Tesla Driving Logs Contradict New York Times Claims - reneherse
http://www.wired.com/autopia/2013/02/tesla-logs-nytimes/

======
lutusp
I expected this (<http://news.ycombinator.com/item?id=5209596>). A few days
ago when I read Musk's claim that the computer log contradicted Broder, I
realized Musk would have to be crazy to make claims that might later be
contradicted by the computer records, and therefore his account was likely to
be true.

And it seems it is. Apparently the desire to tell a damning story about the
Tesla is overwhelming, as it was in an earlier case that resulted in Musk's
decision to turn on logging for media-driven cars. This time the log has
prevented a classic "he said, she said" controversy.

The Tesla might have problems in cold climates, the special charging stations
might be too far apart for convenient wintertime operations (as Musk has
acknowledged), but according to this result, the Broder account isn't a useful
evaluation of the car.

What a position Tesla Motors is in.

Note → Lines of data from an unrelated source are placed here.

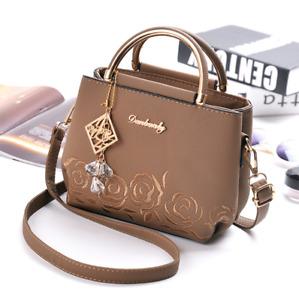 Women Lady Leather Handbags Shoulder Bags Messenger Satchel Tote Crossbody Purse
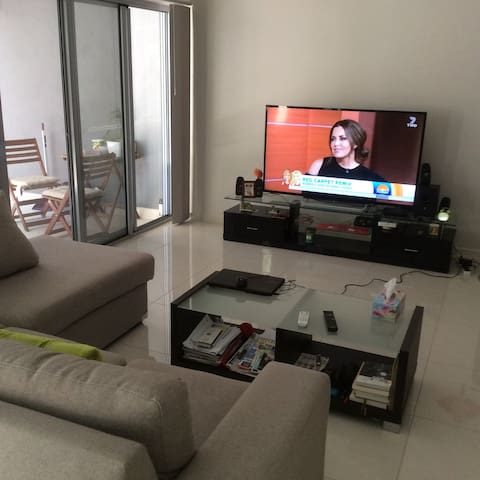 A great place to relax & recharge - Nundah - House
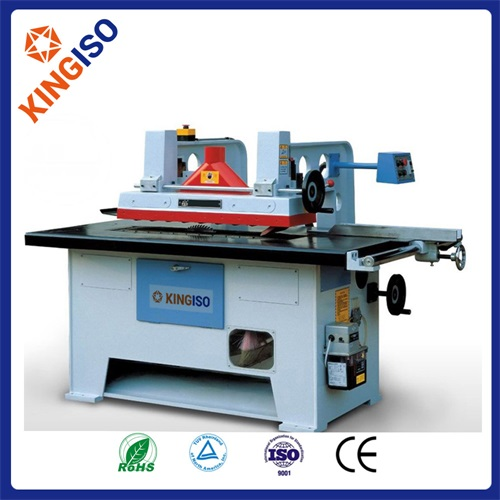2016 high precision MJ164B rip saw with bottom blade woodworking supplier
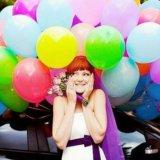 Воздушные шарики. Фото 1. Волгоград.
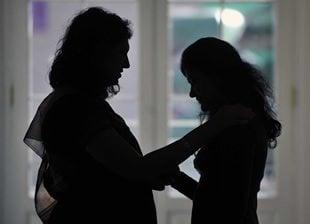 Mother convincing daughter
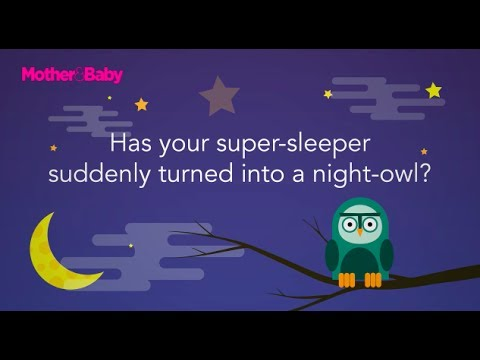 6 reasons why your toddler might be waking up at night
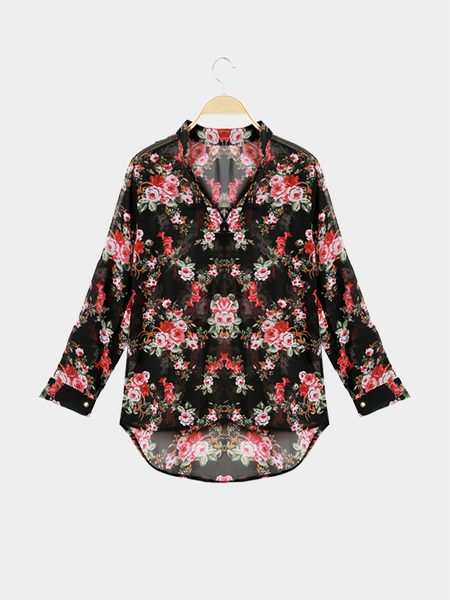 See-through Random Floral Print Buttons Details Long Sleeves Top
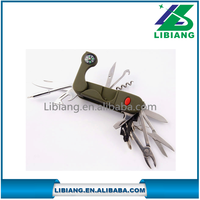 High Quality Hunting Survival Knife/ Lighter Pocket Knife/ Folding Knife with compass and LED light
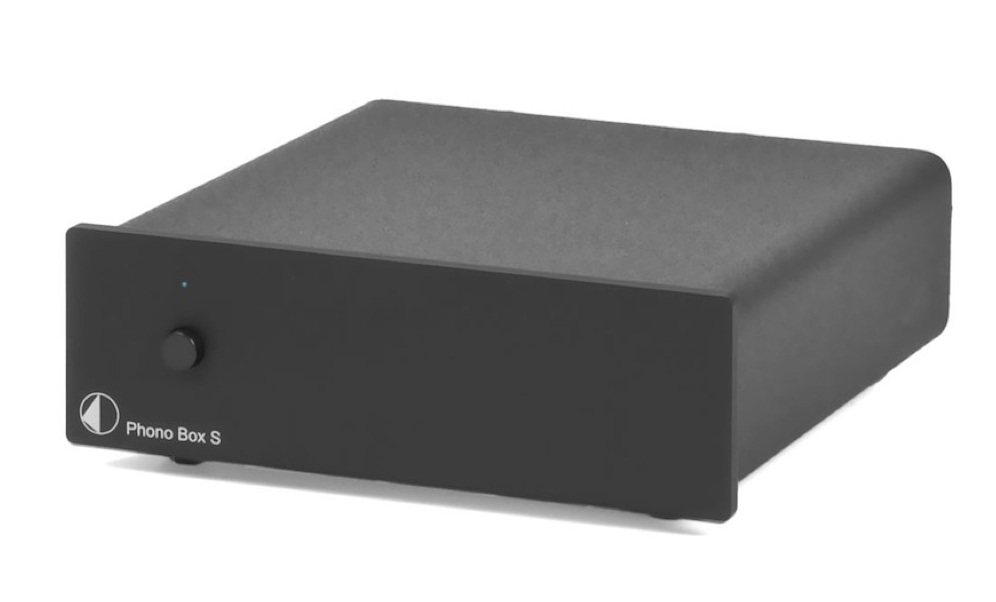 Pro-Ject Box S phono preamp
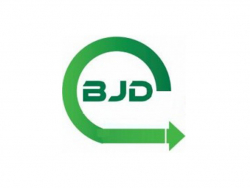 Bjd Sheds And Fencing Walsall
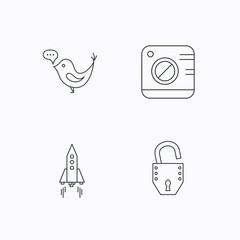 Photo, social media and rocket icons.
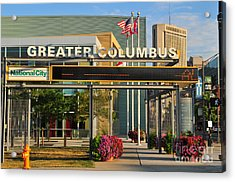 D8l-245 Greater Columbus Convention Center Photo Acrylic Print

If you only allow friends of the
technology to evaluate the car, the reports aren't meaningful or useful, but
if you let a "neutral" party perform an evaluation, the wish to report
something "interesting" is apparently irresistible.

Ten or twenty years from now, when battery technology has greatly improved,
this might all seem like a tempest in a teapot, but at the moment, without
computer logging, a few unchallenged reports like Border's could destroy
Tesla's chance to produce an early example of a promising new technology.